PORQUE TODOS TENEMOS ANTOJOS

martes, 22 de mayo de 2012

Nimiedades


Tal vez si alguien se hubiera fijado en ciertos detalles, no se habrían asombrado tanto.
Mara siempre se encargó de dejar señales, indicios, huellas.
Por ejemplo, de pequeña, solía rascarse las picaduras de mosquitos hasta que se forme una cáscara y luego las arrancaba para que la herida sangre.
Dejaba que la sangre forme un hilo descendente, hasta que coagulaba. Dos minutos tardaba en formarse una membrana sobre el líquido. Luego se endurecía y se descascaraba solo.
A Mara le gustaba mirar los caminos caprichosos que elegía su sangre para derramarse.
Era una mujer muy llamativa. De cabello oscuro y pesado, ojos inmensos y nariz con personalidad. Tenía sus delgados brazos llenos de cicatrices redondas y blanquecinas, consecuencia de varias mutilaciones, como le gustaba decir de manera dramática a su madre.
Pero nadie se fijaba en los brazos de Mara. Era muy bonita como para que alguien se detenga a mirar ese detalle.
Siempre tuvo relaciones malas y duraderas con los hombres.
Su familia pensaba que los demás eran los culpables de la eterna mala fortuna de la chica y no que ella era la hacedora.
Hombres egoístas, vividores, perversos, miserables… era un imán para una serie de tipejos que la dejaban con el estómago hecho trizas, el cuerpo flagelado y el espíritu en compota.
Leo, el último, no le había dado importancia a esa costumbre que tenía Mara de herir a pequeños animales y verlos morir. 
Una vez apareció un pájaro moribundo en el jardín. Ella se sentó esperando que muera. Se quedó mirando embobada, como quien mira el fuego, la manera en que el ave se retorcía, girando, aleteando hasta que se quedó quieta. Luego, esperó que lleguen las hormigas coloradas por el manjar fresco. Recién ahí se levantó, complacida.

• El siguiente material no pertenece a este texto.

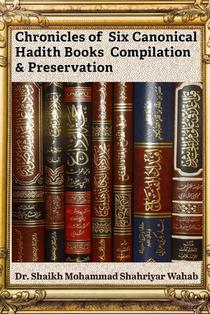 Chronicles of Six Canonical Hadith Books Compilation & Preservation: It highlights the science of Hadith authentication, including Isnad and criteria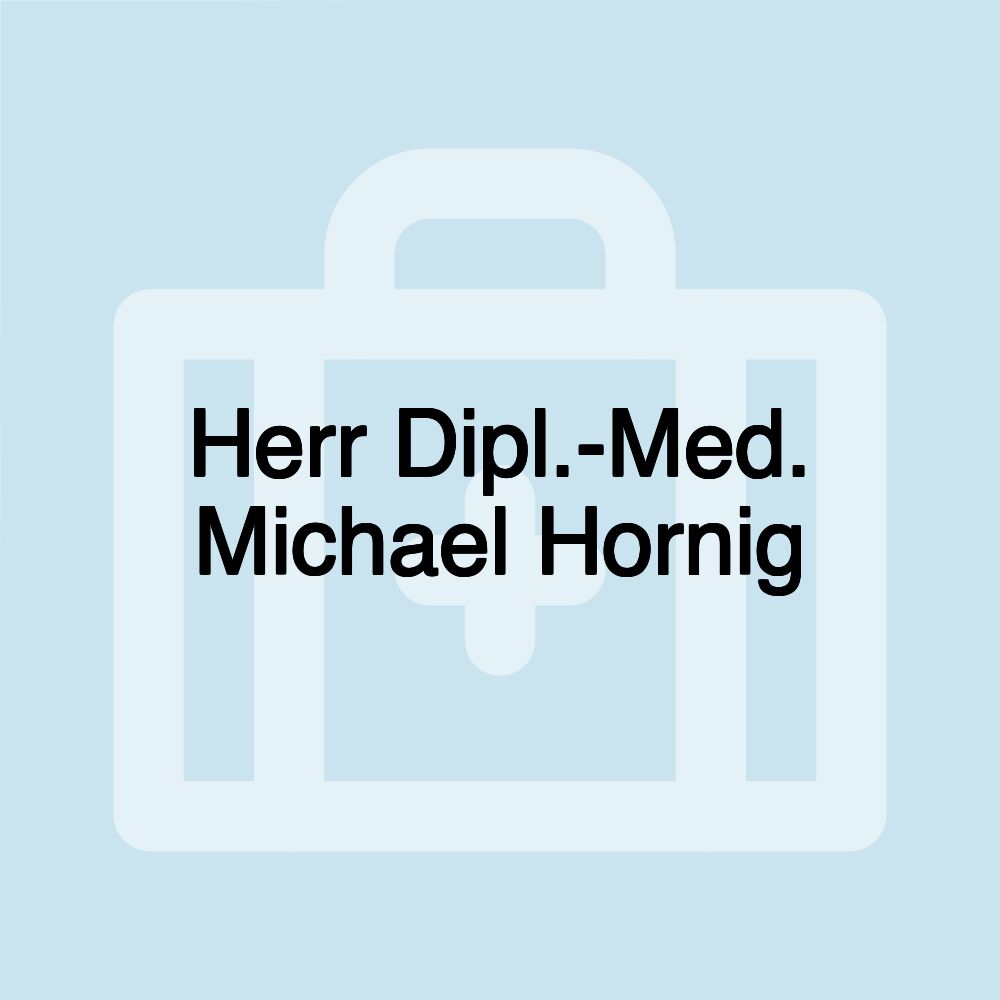 Herr Dipl.-Med. Michael Hornig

Era una noche preciosa de verano y las chicharras cantaban, gritonas, en el parque verde.
Mara sintió deseos de estar acompañada, abrazada, contenida.
Y la golpeó un profundo desprecio por Leo, por su ausencia, en realidad. 
Igual, lo esperaba. Tarde, pero llegaría, con alguna estúpida excusa llegaría. Como siempre, llegaría.
Recordó lo mucho que le molestaba que él no la mire a los ojos cuando ella le hablaba o cómo la alteraba que en medio de un silencio, bufara por lo bajo o chasqueara la lengua entre los dientes en clara señal de desagrado por la situación. Porque a Leo lo enojaba casi cualquier situación, pensaba convencida Mara.
Cuando llegó el muchacho, ella preparó café y lo sirvió en la galería. Una taza grande para él, otra para ella.
Se sentaron uno frente a otro, en los sillones de madera de respaldo alto, apoyabrazos y suficiente espacio para un cuerpo robusto, herencia de la abuela y que la chica cuidaba con especial esmero.
De pronto Leo comenzó a tener espasmos. El cuerpo le temblaba como si estuviera tiritando de frío.
Asustado se paró, pero enseguida cayó al piso, doblado, agarrándose el estómago, temblando de manera incontrolable. Tendido en las baldosas, sacudía sus piernas y sus brazos como un insecto desesperado, mientras un líquido espumoso le comenzaba a salir por la boca.
Con los ojos desorbitados y llorosos, miraba a la chica, implorando ayuda, pero ella seguía sentada en su sillón, cruzada de piernas, con la taza de café en la mano, la cabeza levemente doblada hacia la izquierda y los ojos fijos observando la agonía.

Luego de dos horas, comenzaron a llegar algunos insectos nocturnos que sobrevolaban y se paraban en el cuerpo del chico. Después aparecieron las hormigas, cientos de ellas, que hicieron lo suyo. 
Ya no se escuchaban las chicharras.
Mientras se levantaba del sillón, Mara no podía dejar de pensar que temprano a la mañana tendría que lustrar los sillones con cera para sacar la mancha de café que ese inútil había derramado.